Joana Santos colou-se às grades. Está presa. E está escuro, apesar das duas velas que segura com a mão esquerda. Os olhos, brilhantes, não se desviam nem um momento do clarão que vem lá de dentro. Tudo o que não vê, consegue ouvir. São 23h21 de 12 de maio numa das laterais do Santuário de Fátima.
«É estranho, é estarmos presos dentro da liberdade. Estamos do lado de fora do recinto, podemos sair daqui para qualquer parte, mas só o facto de não podermos ir ali para dentro prende-nos». Lojista, com 28 anos e natural de Fátima, Joana não esconde que ver a sua cidade vazia nesta noite a deixa «com o coração apertado».
Mas há exemplos que aliviam a dor da ausência de multidão na procissão das velas. Exemplos que suavizam os muros físicos que se ergueram nesta noite. «Tento levar isto com outra visão. Quando os pastorinhos foram presos, Nossa Senhora também adiou a sua vinda, a sua presença. Não vejo isto como um ‘não haver’, é um adiar, será um 13 de outro mês», sorri, ainda com os olhos cheios de água.
A noite do lado escuro está fria. Minutos antes, mesmo ali ao lado, Bruno F., que passeava os cães com a namorada, contava que na sua cabeça ainda faltam muitos meses para se chegar a maio. Meio ano, pelo menos. «Parece inverno. Tudo vazio. E ainda por cima as lojas tem estado fechadas durante o dia.

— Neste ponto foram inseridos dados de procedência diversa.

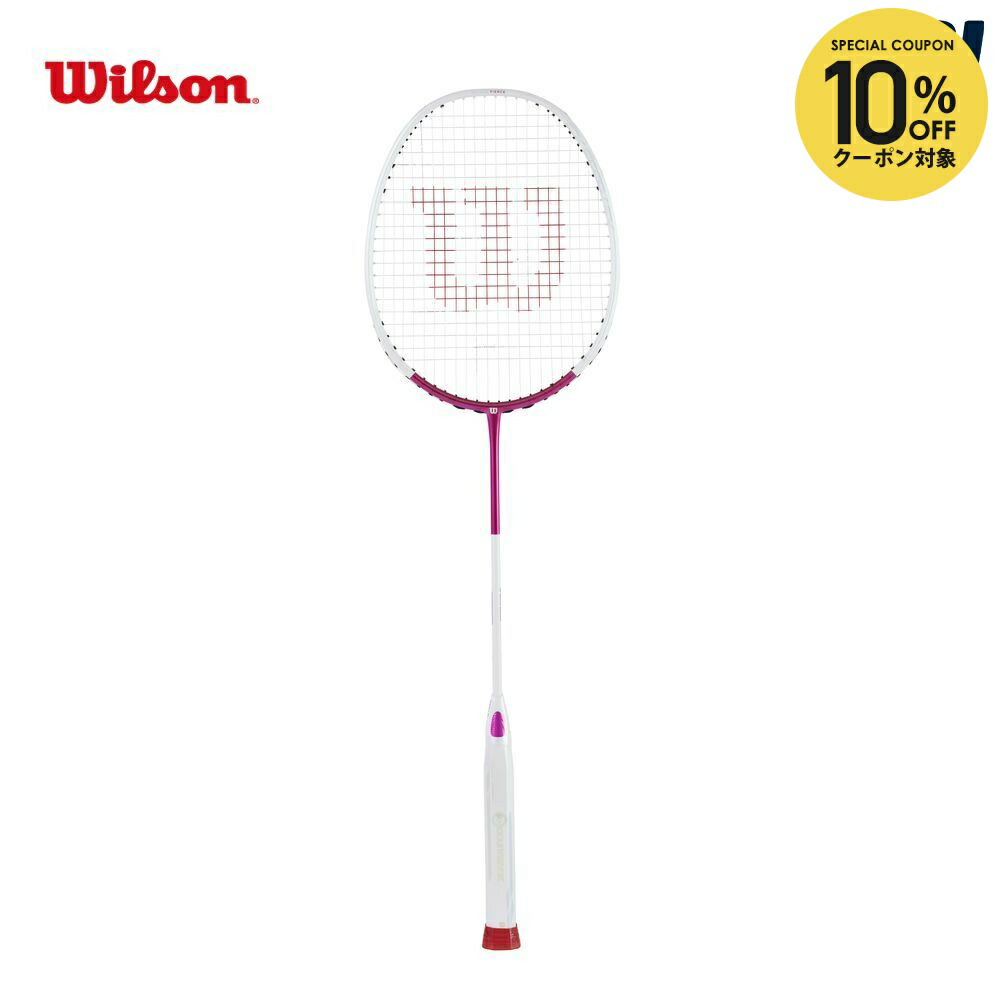 楽天市場】【全品10％OFFクーポン】ウイルソン Wilson バドミントン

Parece que estamos em novembro ou em dezembro, não é?», questionava com expressão de incredulidade o jovem de 23 anos, funcionário de um supermercado local.

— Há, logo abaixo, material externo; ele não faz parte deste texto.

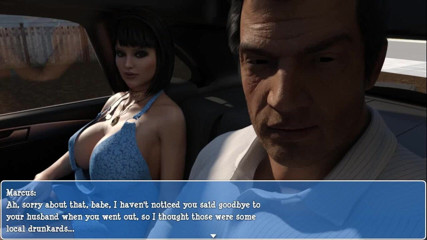 Dirty GamesXxX: Lily dari lembah: suri rumah pergi makan malam perniagaan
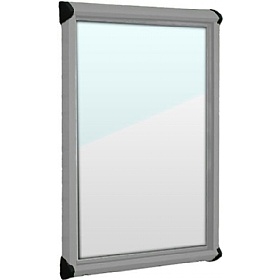 Shield Outdoor Wall Mounted Magnetic Covered Whiteboards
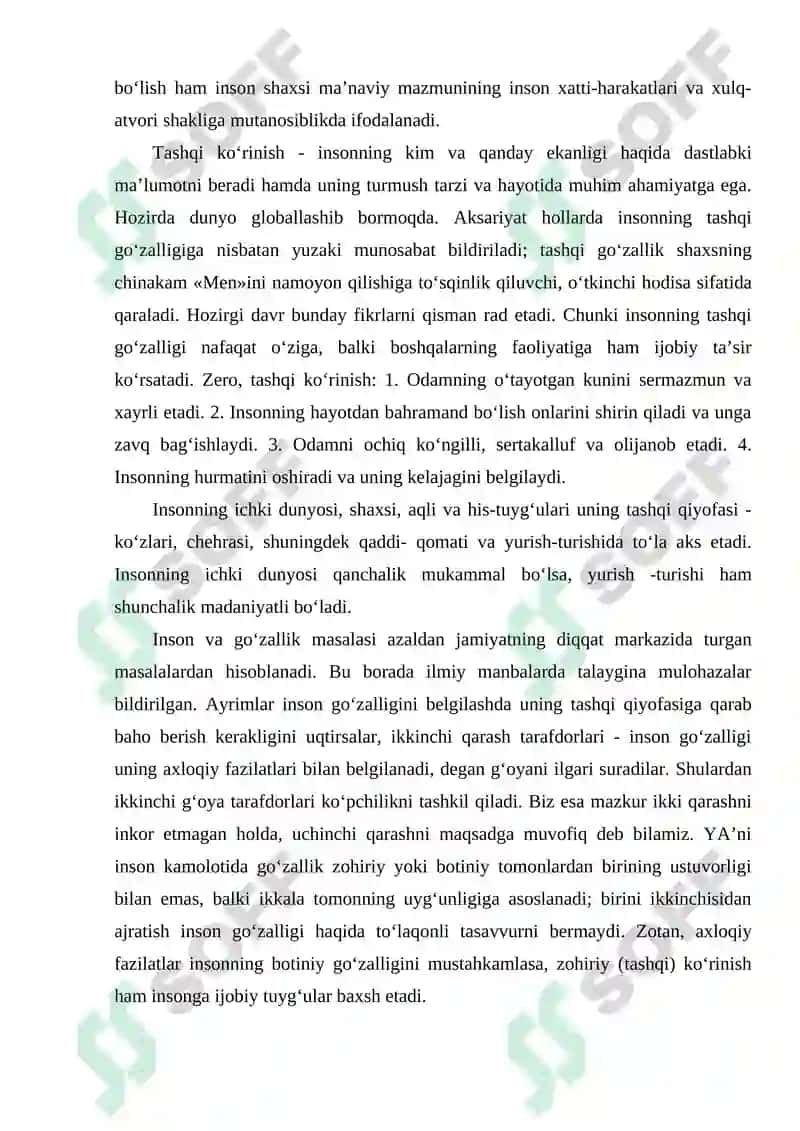 Estetik madaniyat va tashqi ko‘rinish 4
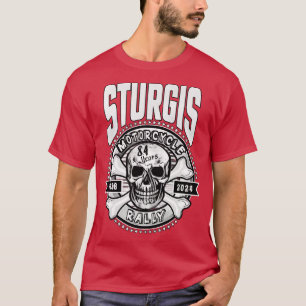 Sturgis Motorcycle rally 2024 1 T-Shirt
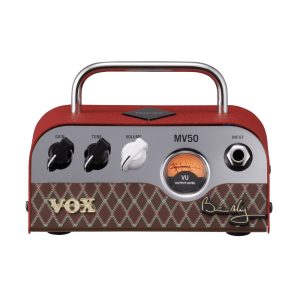 VOX MV50BM mini erősítő NUTUBE technológiával, Brian may signature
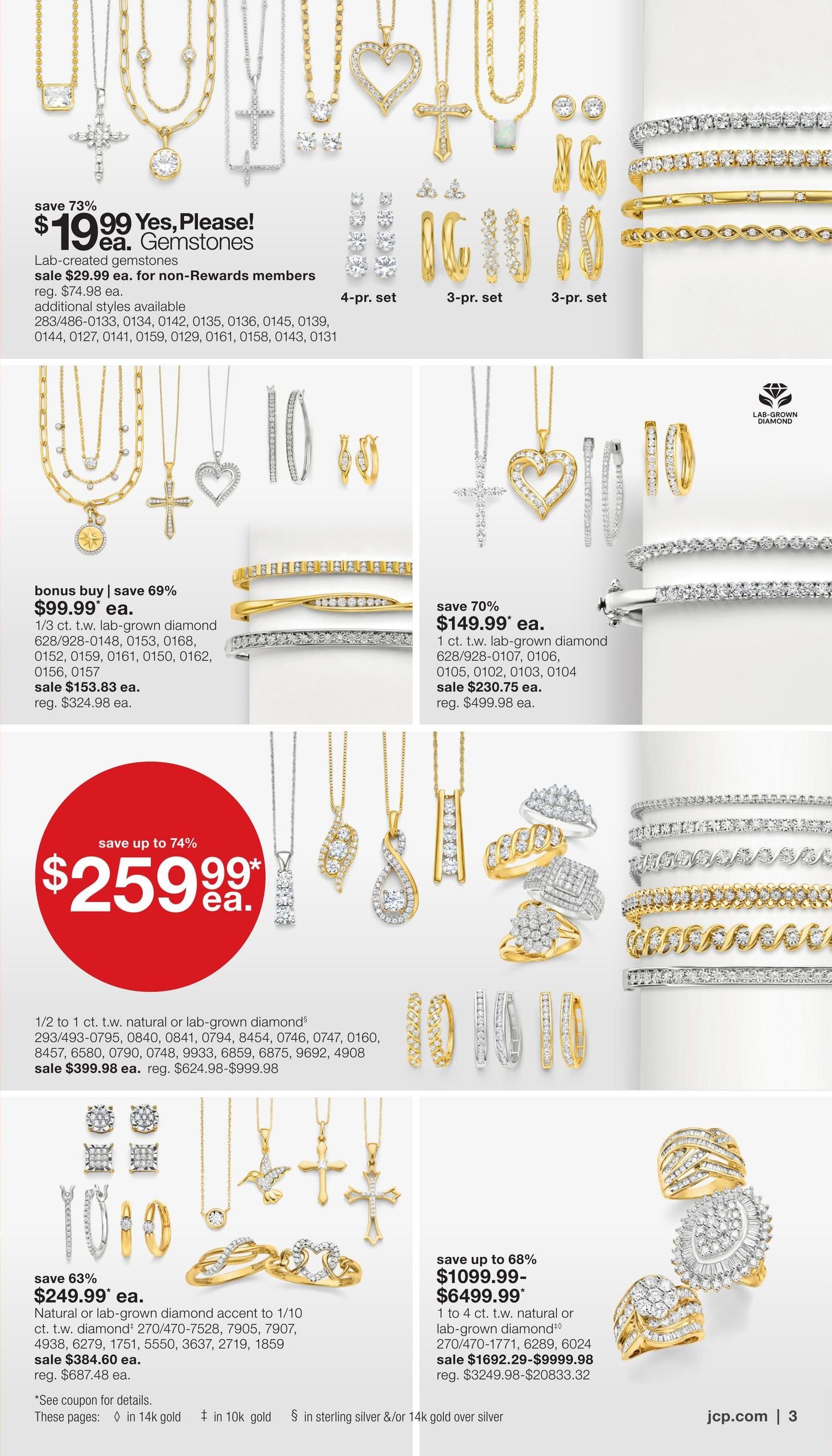 JCPenney Our Biggest Jewelry Sale of the Season Weekly Ad September 28 - October 25, 2026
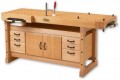 SJOBERG ELITE2000 CABINET MAKERS WORK BENCH PLUS CUPBOARD & DRAWS MODULE �1,689.00 Sjoberg Elite2000 Cabinet Makers Work Bench
&nbsp;
Features:


Designed And Built By Swedish Craftsmen

European Beech Top

Treated With A Premium Quality Finishing Oil

Vices Provide Enorm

Do outro lado dos muros e das grades, parecia menos inverno. A noite das mil velas pousadas no chão a fazer vez de gente, de um mar de gente, tinha já sido aquecida por essa altura com as palavras do Bispo de Leiria-Fátima. «‘Fica connosco, Senhor, porque se faz noite’. É talvez a primeira invocação espontânea de quem aqui sente a noite escura que pesa sobre o mundo abatido por uma pandemia global. A invocação de quem vive uma noite escura da fé perante o aparente silêncio e ausência de Deus. A invocação de quem estremece e estranha esta noite», sublinhou D. António Marto na sua homilia durante a celebração da palavra, descrevendo que o cenário que tinha à sua frente mais parecia «um deserto semi-escuro».
«Quando no dia 5 de abril anunciei, com o coração em lágrimas, a realização desta peregrinação sem a presença física da multidão de peregrinos, acrescentei: […] ‘O recinto do Santuário estará vazio, mas não deserto’». Nesse momento, levantando os olhos do papel e fixando-os no vazio, o presidente das celebrações tentou quebrar o gelo, o que se sentia ali e que era ainda maior do lado de fora: «Estão aqui os vossos corações».
Por entre os caminhos vazios que ladeiam o recinto, há quem se tivesse encaixado nas pequenas reentrâncias e portas laterais que têm uma vista limitada para o que se passa no interior do santuário. Joana não era a única. Alguns (poucos) vinham de longe.